■ **TEXTO APRESENTADO**:
►
BARRABÁS

Tive muitas dúvidas sobre qual categoria incluir o texto que estou escrevendo. Não é uma crônica, porque não se trata apenas de um relato sobre o cotidiano, não é um ensaio porque não tem o rigor científico necessário para isto. Acabou entrando em pensamentos, apesar de ser um pouco extenso para o estilo.

Há alguns dias ouvi um hino religioso sobre Barrabás. Nele a figura histórica é retratada como uma pessoa maligna e o ouvinte é convidado a escolher as coisas celestes ao invés dos crimes terrenos. Existe um livro, ganhador do prêmio Nobel de 51, escrito pelo sueco Pär Lagerkvist, que o descreve como um marginal simplório, que passa o resto da vida atormentado pelo fato de ter sido escolhido para viver ao invés de Jesus. Eu, particularmente, acredito na em uma versão calcada na historiografia moderna. Ele era um tipo de guerrilheiro que lutava contra o domínio do Império Romano. O verdadeiro crime que os judeus presentes quando os dois foram apresentados cometeram, teria sido escolher a perspectiva da liberdade terrena ao invés da liberdade celeste. Esta escolha culminará na Diáspora 40 anos depois e na destruição do templo e de seus despojos serem utilizados para a construção do Coliseu. Como está no Evangelho de Lucas, cap 21, ver 6: "Dias virão que destas coisas que vedes não ficará pedra sobre pedra: tudo será destruído". E outras partes dos Evangelhos que falam sobre uma grande tribulação. E que muitos pregadores usam (eu acho que de forma errada) para anunciar o Juízo Final (no qual eu creio).
◄
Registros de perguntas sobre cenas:
►
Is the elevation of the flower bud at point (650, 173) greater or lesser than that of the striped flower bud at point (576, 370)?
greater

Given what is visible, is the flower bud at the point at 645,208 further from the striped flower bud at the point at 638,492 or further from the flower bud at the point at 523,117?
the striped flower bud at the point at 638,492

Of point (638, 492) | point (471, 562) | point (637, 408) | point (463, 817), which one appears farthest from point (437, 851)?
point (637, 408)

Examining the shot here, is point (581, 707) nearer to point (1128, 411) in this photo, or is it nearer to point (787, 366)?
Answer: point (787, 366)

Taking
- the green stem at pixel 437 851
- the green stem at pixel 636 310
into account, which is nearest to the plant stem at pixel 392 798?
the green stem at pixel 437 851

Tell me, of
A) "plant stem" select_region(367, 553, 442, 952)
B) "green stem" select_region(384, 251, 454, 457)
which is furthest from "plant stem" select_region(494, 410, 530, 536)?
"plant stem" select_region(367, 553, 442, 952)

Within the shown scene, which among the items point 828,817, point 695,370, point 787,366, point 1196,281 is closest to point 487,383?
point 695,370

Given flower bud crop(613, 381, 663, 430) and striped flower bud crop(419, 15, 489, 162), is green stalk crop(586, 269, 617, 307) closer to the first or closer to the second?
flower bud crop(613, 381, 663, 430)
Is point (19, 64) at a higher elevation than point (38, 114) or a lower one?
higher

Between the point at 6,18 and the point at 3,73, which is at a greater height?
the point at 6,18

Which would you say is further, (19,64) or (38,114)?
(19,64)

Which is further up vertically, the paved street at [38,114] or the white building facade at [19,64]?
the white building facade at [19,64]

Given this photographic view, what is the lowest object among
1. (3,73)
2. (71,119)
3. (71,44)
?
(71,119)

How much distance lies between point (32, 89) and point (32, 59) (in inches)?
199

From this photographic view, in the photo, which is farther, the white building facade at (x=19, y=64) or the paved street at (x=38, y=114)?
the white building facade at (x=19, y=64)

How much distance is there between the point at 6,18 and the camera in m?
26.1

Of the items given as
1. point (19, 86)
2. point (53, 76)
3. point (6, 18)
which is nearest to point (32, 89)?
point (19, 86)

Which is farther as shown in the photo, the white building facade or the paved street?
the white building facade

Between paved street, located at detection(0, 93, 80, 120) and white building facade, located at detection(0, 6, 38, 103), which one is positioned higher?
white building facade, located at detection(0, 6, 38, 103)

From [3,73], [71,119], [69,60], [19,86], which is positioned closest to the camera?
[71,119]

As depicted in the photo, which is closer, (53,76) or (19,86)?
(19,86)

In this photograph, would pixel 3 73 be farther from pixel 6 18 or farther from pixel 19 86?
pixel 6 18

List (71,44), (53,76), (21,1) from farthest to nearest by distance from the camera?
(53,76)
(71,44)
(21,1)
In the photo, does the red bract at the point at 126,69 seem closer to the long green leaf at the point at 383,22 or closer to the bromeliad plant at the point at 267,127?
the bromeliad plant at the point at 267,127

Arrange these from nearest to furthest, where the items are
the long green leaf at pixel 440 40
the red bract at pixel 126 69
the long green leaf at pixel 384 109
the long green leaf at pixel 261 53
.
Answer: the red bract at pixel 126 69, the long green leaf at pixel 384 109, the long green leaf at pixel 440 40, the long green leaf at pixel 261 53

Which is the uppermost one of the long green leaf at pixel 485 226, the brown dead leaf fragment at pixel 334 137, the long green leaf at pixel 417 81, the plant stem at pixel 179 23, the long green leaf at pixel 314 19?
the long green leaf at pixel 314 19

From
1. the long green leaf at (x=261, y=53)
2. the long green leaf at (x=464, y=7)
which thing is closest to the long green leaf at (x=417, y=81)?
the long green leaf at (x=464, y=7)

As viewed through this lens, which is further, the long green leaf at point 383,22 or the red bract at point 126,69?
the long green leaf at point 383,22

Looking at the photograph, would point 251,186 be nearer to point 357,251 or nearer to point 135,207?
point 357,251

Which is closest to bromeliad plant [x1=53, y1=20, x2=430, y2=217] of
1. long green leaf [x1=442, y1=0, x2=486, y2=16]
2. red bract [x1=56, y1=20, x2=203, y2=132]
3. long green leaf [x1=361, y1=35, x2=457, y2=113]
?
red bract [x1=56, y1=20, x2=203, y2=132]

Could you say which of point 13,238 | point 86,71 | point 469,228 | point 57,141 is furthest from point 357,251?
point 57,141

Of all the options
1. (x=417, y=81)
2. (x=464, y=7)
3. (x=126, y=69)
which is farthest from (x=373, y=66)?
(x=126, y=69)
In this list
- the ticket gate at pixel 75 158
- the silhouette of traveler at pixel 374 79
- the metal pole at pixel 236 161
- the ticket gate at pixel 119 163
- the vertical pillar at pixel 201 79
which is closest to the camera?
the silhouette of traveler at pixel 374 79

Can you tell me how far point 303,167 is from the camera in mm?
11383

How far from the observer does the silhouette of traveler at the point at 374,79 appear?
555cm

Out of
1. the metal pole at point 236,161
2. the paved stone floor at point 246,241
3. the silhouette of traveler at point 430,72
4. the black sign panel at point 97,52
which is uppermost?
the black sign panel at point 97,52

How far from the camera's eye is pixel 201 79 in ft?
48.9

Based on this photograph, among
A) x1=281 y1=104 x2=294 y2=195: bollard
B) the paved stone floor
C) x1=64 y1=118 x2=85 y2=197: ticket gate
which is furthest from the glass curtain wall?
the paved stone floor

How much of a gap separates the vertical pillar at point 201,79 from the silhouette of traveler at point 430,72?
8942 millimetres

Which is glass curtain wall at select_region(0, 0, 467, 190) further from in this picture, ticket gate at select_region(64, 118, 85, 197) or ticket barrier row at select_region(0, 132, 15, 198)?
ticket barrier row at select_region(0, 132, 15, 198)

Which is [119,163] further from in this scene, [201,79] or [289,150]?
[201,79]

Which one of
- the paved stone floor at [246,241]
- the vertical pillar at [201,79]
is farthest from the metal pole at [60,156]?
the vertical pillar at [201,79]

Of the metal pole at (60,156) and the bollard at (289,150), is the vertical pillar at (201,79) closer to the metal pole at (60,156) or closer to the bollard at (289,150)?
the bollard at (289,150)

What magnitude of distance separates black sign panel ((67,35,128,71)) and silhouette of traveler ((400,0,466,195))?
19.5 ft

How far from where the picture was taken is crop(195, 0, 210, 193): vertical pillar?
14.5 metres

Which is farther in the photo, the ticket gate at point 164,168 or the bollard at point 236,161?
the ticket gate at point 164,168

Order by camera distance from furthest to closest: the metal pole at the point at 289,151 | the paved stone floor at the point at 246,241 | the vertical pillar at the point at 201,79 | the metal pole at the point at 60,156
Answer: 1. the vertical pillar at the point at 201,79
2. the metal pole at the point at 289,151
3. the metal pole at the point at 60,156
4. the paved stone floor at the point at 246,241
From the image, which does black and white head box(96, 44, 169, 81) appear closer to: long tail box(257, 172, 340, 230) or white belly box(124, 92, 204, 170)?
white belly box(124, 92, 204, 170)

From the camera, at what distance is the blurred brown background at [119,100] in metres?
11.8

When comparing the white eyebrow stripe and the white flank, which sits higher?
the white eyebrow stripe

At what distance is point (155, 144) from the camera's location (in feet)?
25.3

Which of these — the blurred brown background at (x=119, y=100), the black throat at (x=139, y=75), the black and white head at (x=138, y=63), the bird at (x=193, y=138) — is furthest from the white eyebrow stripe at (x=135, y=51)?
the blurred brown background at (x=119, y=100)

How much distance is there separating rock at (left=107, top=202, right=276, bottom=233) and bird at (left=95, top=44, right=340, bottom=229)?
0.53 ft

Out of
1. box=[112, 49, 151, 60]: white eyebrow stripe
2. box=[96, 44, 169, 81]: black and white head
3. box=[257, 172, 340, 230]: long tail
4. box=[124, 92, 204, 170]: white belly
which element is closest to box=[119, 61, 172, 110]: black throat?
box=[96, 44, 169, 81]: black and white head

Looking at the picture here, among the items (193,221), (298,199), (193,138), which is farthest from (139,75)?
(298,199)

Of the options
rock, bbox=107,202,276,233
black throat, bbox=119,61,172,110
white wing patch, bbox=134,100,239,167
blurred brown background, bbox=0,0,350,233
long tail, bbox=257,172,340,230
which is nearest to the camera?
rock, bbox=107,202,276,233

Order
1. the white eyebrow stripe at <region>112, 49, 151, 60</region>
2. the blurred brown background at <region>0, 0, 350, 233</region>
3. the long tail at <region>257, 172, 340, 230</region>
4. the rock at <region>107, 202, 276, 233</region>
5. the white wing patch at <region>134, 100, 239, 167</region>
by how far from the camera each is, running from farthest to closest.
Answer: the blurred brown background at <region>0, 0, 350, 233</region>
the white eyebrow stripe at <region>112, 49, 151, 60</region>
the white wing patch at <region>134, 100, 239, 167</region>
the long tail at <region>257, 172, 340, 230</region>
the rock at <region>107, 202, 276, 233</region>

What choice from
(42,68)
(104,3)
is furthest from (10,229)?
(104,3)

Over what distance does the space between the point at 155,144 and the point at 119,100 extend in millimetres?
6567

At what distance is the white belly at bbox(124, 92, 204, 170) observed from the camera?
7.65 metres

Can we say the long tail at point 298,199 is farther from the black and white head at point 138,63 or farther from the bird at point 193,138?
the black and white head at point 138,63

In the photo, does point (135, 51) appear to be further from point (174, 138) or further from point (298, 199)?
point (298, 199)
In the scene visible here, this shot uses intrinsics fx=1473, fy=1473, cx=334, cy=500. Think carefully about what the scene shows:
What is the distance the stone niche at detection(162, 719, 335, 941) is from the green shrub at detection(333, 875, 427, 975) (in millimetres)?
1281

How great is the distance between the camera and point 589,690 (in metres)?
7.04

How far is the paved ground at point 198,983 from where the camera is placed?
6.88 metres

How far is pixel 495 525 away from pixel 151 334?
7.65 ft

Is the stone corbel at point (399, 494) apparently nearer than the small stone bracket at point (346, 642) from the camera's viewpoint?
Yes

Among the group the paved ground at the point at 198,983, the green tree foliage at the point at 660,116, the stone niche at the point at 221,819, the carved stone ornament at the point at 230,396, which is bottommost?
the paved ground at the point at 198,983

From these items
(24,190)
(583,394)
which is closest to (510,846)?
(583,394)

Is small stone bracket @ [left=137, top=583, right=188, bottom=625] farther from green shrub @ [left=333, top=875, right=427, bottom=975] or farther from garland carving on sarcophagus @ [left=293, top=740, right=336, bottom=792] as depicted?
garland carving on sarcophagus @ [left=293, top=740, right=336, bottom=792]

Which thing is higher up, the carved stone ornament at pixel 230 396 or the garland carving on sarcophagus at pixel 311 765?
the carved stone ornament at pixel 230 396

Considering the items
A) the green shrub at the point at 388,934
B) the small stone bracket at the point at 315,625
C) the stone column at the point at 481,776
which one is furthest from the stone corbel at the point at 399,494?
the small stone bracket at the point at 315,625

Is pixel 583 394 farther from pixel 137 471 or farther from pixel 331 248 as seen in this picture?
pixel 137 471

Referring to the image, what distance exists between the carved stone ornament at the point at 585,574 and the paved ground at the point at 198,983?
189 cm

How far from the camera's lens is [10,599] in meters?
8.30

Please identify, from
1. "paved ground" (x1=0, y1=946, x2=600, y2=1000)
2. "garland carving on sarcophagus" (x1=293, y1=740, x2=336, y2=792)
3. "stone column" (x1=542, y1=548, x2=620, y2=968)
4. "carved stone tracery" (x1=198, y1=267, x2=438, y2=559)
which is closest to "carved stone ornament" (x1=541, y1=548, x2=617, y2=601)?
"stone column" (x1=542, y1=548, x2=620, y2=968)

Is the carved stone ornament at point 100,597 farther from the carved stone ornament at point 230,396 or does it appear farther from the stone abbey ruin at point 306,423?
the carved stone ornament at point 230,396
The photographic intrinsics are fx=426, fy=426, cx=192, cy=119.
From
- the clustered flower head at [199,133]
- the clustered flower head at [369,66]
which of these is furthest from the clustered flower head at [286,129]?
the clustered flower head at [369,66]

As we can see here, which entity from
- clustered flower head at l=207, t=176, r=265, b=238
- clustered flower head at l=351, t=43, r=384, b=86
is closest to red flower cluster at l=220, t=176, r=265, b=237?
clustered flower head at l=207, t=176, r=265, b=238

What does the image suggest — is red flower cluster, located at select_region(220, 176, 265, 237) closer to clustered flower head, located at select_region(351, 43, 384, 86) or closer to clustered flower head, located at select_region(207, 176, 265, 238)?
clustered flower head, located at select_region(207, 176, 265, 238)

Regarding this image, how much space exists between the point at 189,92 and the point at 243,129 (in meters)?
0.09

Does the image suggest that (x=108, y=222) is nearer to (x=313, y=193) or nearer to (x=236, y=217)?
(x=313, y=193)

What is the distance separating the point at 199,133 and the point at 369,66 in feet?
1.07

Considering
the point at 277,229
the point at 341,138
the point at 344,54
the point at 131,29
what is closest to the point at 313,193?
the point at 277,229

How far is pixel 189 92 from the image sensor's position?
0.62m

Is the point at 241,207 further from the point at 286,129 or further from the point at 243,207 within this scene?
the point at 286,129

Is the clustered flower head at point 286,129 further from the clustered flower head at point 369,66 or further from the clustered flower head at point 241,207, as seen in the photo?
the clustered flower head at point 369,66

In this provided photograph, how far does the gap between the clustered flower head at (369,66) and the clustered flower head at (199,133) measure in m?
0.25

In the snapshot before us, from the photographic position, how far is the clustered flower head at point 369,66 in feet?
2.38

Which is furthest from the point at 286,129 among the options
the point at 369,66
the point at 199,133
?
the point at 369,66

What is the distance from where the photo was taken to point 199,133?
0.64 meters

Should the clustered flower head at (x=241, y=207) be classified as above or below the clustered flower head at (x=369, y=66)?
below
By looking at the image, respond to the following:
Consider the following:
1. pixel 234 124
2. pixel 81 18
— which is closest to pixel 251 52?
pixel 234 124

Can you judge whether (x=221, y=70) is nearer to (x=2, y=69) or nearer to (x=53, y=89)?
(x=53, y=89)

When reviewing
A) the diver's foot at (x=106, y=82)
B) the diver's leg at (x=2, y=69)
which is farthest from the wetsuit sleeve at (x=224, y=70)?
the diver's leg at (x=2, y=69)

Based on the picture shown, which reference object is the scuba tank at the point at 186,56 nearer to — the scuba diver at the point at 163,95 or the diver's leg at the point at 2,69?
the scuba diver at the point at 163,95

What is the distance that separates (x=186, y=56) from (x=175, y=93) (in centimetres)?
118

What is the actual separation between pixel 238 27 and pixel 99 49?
◄
■ **O QUE SE PEDE**:
**a)** No texto sobre Barrabás, quem escreveu o livro ganhador do prêmio Nobel de 51?
**b)** Edite a listagem, começando no início dela e terminando na linha que contém "Answer: point (787, 366)". Reescreva esse trecho trocando "elevation" por "height" e mantenha todo o resto igual.
O texto e a listagem não têm nenhuma relação entre si.

■ **TAREFAS RESOLVIDAS**:
**a)** O sueco Pär Lagerkvist.

**b)**
Is the height of the flower bud at point (650, 173) greater or lesser than that of the striped flower bud at point (576, 370)?
greater

Given what is visible, is the flower bud at the point at 645,208 further from the striped flower bud at the point at 638,492 or further from the flower bud at the point at 523,117?
the striped flower bud at the point at 638,492

Of point (638, 492) | point (471, 562) | point (637, 408) | point (463, 817), which one appears farthest from point (437, 851)?
point (637, 408)

Examining the shot here, is point (581, 707) nearer to point (1128, 411) in this photo, or is it nearer to point (787, 366)?
Answer: point (787, 366)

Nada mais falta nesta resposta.